The US recently imposed reciprocal tariffs to cover 70 countries, a move that has rattled emerging economies reliant on external demand. But Bank Indonesia (BI) officials struck an optimistic note on Friday, pointing out that Indonesia’s tariffs were cut from 32 percent to 19 percent, easing the blow compared with other trade partners. However, Indonesia made some major trade concessions, including a commitment to import $15 billion worth of American energy products. Indonesia also agreed to get rid of 99 percent of tariff barriers for American industrial and food products.
Indonesia’s relative insulation from the harshest US trade measures comes at a critical moment for President Prabowo Subianto’s government, which is seeking to stabilize growth while financing ambitious infrastructure and social programs. While some neighbors brace for steeper shocks from tariff escalations, BI is betting Indonesia’s mix of competitive manufacturing, resilient domestic demand, and policy support will keep the economy on a steady footing.
“Export performance will improve because our tariffs are relatively lower than before. Our key trading partners, such as China and Europe, also face lower tariffs. This should support exports,” said Juli Budi Winantya, director of BI’s Economic and Monetary Policy Department, during a media briefing in Yogyakarta.
He contrasted Indonesia’s position with that of India and Switzerland, which were slapped with steeper duties than initially expected. “Because tariffs on Indonesia are lower compared with other countries, market confidence is higher. We expect exports to increase going forward,” Juli said.
Still, risks remain. The US tariffs cover not only direct shipments but also rerouted goods through third countries, raising concerns of transshipment penalties.
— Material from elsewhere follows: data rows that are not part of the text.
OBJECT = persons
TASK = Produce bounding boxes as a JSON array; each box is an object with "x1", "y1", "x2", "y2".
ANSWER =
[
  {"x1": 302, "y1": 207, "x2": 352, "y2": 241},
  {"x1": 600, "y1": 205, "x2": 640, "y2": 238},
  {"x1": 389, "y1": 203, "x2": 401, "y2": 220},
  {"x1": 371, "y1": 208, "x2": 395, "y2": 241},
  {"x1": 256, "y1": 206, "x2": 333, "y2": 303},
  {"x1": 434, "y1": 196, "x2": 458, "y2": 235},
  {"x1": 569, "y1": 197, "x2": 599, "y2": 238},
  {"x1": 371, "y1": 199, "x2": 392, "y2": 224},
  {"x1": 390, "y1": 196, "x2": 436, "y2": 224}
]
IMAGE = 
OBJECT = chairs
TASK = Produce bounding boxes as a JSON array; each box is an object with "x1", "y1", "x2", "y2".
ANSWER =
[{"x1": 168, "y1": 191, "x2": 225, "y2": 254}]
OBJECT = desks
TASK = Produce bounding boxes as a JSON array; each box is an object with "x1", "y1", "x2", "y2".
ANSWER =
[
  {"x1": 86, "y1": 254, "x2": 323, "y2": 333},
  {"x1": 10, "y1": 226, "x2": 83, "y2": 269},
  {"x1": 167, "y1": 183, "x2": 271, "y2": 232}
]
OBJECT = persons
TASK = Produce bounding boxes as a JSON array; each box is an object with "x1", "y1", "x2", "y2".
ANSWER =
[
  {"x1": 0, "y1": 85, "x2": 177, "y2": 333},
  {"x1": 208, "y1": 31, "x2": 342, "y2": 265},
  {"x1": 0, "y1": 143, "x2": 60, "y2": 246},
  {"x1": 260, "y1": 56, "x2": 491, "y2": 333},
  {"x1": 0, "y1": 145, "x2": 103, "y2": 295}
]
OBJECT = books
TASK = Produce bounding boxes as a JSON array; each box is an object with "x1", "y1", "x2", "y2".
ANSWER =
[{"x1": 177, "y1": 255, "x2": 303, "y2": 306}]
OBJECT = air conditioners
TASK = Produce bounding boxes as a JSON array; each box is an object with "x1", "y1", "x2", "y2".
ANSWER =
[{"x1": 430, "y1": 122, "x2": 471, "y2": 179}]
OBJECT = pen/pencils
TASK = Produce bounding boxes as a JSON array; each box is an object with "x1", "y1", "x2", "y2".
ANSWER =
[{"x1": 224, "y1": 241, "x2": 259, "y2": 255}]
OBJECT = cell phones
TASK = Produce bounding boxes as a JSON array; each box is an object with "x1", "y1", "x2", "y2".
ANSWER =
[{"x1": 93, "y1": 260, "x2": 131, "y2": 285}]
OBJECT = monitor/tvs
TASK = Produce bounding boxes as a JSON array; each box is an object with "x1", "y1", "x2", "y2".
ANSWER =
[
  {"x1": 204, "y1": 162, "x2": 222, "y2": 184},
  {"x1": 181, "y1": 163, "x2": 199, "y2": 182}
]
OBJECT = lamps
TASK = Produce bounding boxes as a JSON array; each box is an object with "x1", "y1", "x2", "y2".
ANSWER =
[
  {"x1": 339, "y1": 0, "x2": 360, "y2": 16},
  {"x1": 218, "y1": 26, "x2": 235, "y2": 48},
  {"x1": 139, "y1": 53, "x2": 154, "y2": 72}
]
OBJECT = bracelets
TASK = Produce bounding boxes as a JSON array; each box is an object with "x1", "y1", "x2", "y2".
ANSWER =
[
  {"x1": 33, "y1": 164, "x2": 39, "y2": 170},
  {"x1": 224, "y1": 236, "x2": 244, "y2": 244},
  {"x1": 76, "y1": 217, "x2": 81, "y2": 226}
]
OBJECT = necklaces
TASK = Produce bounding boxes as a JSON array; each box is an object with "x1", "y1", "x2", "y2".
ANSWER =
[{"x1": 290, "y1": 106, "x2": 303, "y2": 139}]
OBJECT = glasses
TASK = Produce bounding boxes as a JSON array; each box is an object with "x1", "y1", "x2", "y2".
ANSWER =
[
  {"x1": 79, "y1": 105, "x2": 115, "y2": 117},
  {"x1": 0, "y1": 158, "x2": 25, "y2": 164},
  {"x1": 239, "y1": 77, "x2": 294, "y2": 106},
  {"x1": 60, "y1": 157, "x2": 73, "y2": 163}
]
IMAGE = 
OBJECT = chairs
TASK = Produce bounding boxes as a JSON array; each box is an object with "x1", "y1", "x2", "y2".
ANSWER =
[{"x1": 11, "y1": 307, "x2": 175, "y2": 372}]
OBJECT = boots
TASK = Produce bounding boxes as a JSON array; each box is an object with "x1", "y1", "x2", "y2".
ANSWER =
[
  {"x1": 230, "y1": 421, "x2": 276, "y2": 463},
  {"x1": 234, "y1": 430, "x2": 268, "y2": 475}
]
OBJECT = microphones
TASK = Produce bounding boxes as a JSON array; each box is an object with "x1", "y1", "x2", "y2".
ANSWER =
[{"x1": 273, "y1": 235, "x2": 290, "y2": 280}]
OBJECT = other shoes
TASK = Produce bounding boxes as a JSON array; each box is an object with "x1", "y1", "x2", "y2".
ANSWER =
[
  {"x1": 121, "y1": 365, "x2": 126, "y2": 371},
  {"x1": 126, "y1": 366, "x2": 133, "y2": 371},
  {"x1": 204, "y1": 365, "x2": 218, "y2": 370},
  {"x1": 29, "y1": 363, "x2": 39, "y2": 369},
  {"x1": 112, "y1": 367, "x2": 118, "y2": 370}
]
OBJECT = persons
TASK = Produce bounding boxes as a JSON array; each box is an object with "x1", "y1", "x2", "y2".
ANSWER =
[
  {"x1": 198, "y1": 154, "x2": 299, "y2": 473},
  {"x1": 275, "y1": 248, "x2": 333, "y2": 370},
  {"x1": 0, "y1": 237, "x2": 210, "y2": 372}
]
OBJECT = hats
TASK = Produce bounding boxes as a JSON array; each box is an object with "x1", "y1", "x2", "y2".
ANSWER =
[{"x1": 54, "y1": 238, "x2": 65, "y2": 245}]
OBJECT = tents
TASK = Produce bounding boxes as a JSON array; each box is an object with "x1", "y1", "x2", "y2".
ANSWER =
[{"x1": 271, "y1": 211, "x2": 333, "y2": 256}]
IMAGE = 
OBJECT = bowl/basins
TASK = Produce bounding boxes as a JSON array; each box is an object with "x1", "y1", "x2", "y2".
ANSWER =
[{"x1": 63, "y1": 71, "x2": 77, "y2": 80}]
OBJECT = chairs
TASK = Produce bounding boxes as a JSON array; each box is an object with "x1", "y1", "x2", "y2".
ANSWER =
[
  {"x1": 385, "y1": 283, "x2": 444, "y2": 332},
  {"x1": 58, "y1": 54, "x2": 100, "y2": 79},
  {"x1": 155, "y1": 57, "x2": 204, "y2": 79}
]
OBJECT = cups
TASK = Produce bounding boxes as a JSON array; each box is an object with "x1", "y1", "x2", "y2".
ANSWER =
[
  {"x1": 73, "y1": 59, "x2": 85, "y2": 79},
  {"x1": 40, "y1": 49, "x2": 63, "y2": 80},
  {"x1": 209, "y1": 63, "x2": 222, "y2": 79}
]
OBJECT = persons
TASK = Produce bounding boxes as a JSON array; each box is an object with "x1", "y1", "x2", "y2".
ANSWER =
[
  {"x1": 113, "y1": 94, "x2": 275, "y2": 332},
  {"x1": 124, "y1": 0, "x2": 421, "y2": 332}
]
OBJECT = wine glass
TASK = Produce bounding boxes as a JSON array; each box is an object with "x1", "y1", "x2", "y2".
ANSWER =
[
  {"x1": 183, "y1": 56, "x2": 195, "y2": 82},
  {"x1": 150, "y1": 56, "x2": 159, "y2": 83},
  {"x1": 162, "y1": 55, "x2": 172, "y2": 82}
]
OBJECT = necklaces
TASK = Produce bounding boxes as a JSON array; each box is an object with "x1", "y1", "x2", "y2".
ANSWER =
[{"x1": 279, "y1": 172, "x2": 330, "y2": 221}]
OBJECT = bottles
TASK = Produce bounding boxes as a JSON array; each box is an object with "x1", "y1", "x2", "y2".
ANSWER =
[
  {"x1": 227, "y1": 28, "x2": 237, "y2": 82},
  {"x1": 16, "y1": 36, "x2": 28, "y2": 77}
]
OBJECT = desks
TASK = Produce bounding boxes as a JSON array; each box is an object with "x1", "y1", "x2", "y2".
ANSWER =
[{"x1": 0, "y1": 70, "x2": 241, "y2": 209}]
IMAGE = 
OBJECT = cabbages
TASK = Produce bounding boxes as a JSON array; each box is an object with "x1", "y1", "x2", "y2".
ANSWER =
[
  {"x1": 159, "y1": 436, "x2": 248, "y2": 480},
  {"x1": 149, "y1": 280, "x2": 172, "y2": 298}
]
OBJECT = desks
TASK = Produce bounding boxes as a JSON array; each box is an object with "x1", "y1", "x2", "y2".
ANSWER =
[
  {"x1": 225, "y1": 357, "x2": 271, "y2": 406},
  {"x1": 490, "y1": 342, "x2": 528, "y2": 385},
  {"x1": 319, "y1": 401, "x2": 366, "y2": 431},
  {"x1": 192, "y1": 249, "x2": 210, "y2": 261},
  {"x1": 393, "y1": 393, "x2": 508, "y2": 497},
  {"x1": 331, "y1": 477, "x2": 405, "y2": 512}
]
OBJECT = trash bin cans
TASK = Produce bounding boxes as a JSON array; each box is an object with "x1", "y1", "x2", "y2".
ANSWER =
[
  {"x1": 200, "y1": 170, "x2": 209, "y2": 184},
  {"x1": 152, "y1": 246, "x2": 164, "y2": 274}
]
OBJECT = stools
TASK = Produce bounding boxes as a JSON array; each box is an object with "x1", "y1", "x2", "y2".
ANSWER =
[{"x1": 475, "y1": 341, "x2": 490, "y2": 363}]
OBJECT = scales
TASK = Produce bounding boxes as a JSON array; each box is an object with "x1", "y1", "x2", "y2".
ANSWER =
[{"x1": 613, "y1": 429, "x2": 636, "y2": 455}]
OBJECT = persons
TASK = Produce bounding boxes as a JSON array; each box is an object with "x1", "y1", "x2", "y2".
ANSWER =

Even so, BI argues the overall outlook is constructive.
Data from the Central Statistics Agency (BPS) show the country’s exports reached $135.41 billion in the first half of 2025, up 7.7 percent from $125.73 billion a year earlier. The surge was driven by manufacturing, which contributed $107.6 billion, marking a robust 16.6 percent year-on-year increase.
Despite the upbeat trade figures, BI expects the current account to stay in deficit this year, though at a “low and healthy level” between 0.5 percent and 1.3 percent of GDP. “Exports and imports of goods and services will still leave a deficit, but it will remain manageable,” Juli said.
Domestically, BI sees economic growth underpinned by household consumption, stronger government spending, and fresh fiscal stimulus rolled out since mid-2025. The central bank has also leaned on monetary easing, cutting its benchmark rate five times by a total of 125 basis points since September 2024 and injecting liquidity through macroprudential incentives.
“These steps are expected to further drive growth in the second half. For the full year, the economy will likely stay above the midpoint of our 4.6 percent to 5.4 percent range,” Juli concluded.